→ **Records contained in a dataset**:
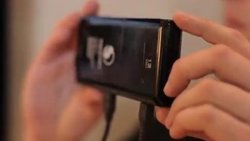 Foto: El quad core S4 permite "control Kinect" en 'smartphones' y sabe cuánto sonríes (QUALCOMM)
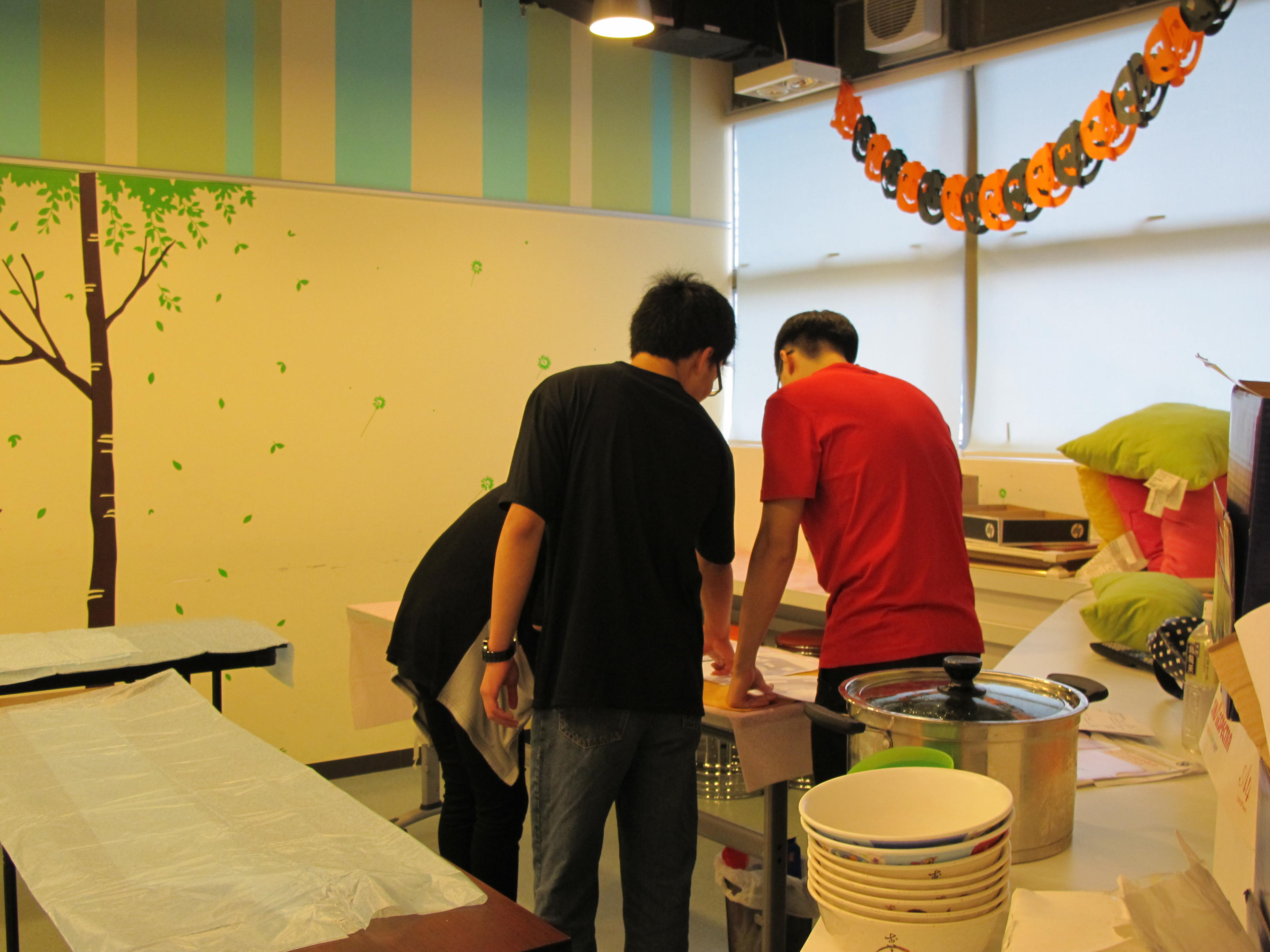 United Christian Nethersole Community Health Service Project -- 餐餐智慳嚐有營 - Photo - 11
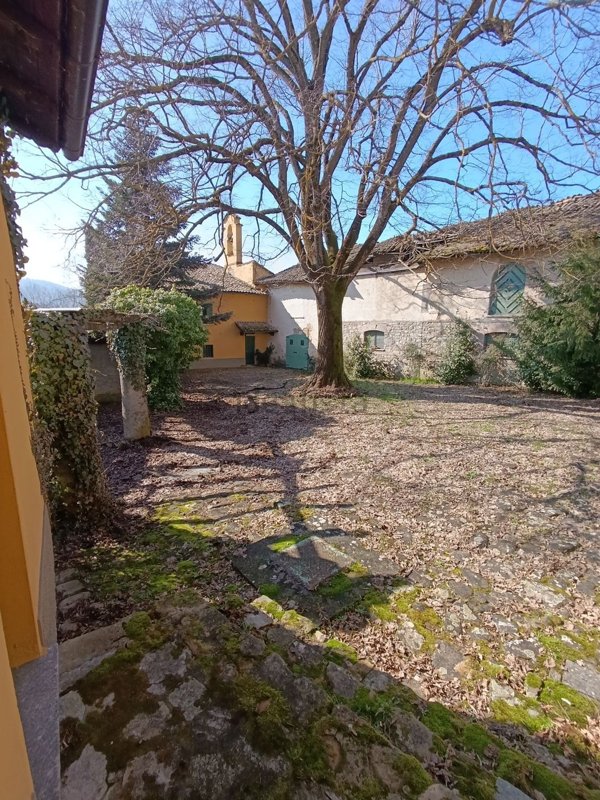 casa indipendente in vendita a Ponte Nizza in zona Molino del Conte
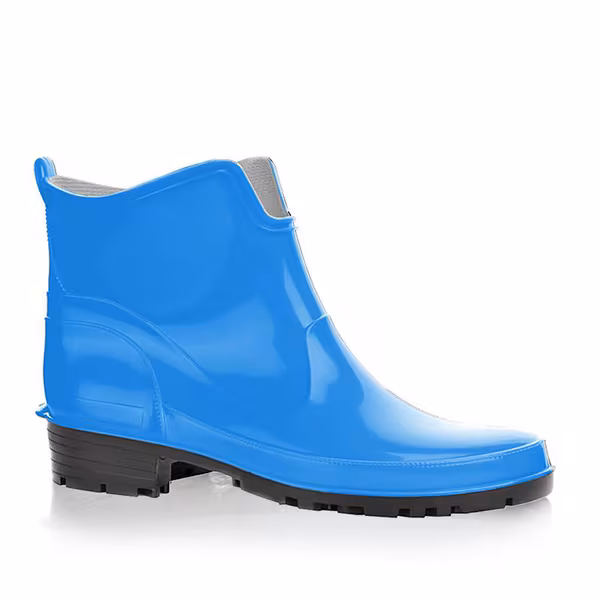 Чоботи Wellington Elke 930 короткі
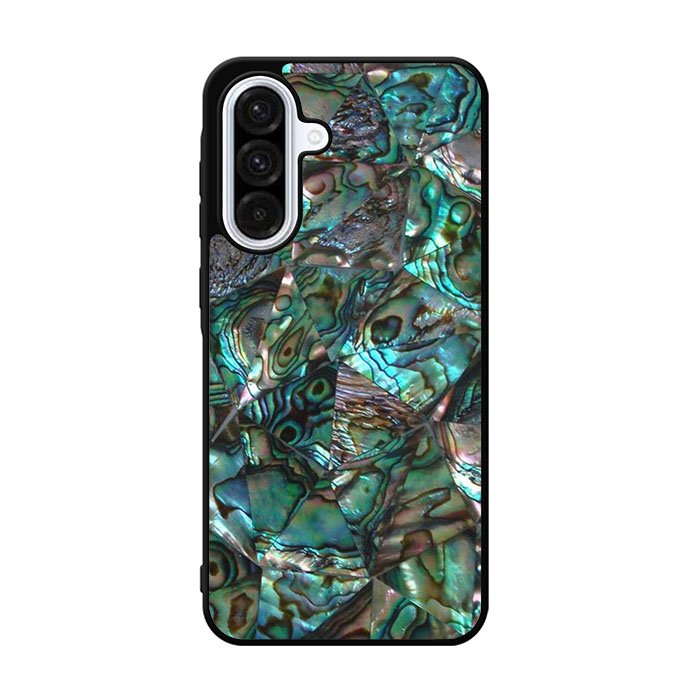 Crazy Pattern Abalone Samsung Galaxy A36 Case OV0372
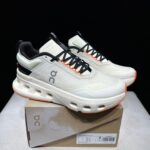 ON RUNNING Inspired On Cloudnova X 7colors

→ **Task**:
What is needed is an exact copy of the records above, with no pictures in it.

→ **Output for this task**:
 Foto: El quad core S4 permite "control Kinect" en 'smartphones' y sabe cuánto sonríes (QUALCOMM)
 United Christian Nethersole Community Health Service Project -- 餐餐智慳嚐有營 - Photo - 11
 casa indipendente in vendita a Ponte Nizza in zona Molino del Conte
 Чоботи Wellington Elke 930 короткі
 Crazy Pattern Abalone Samsung Galaxy A36 Case OV0372
 ON RUNNING Inspired On Cloudnova X 7colors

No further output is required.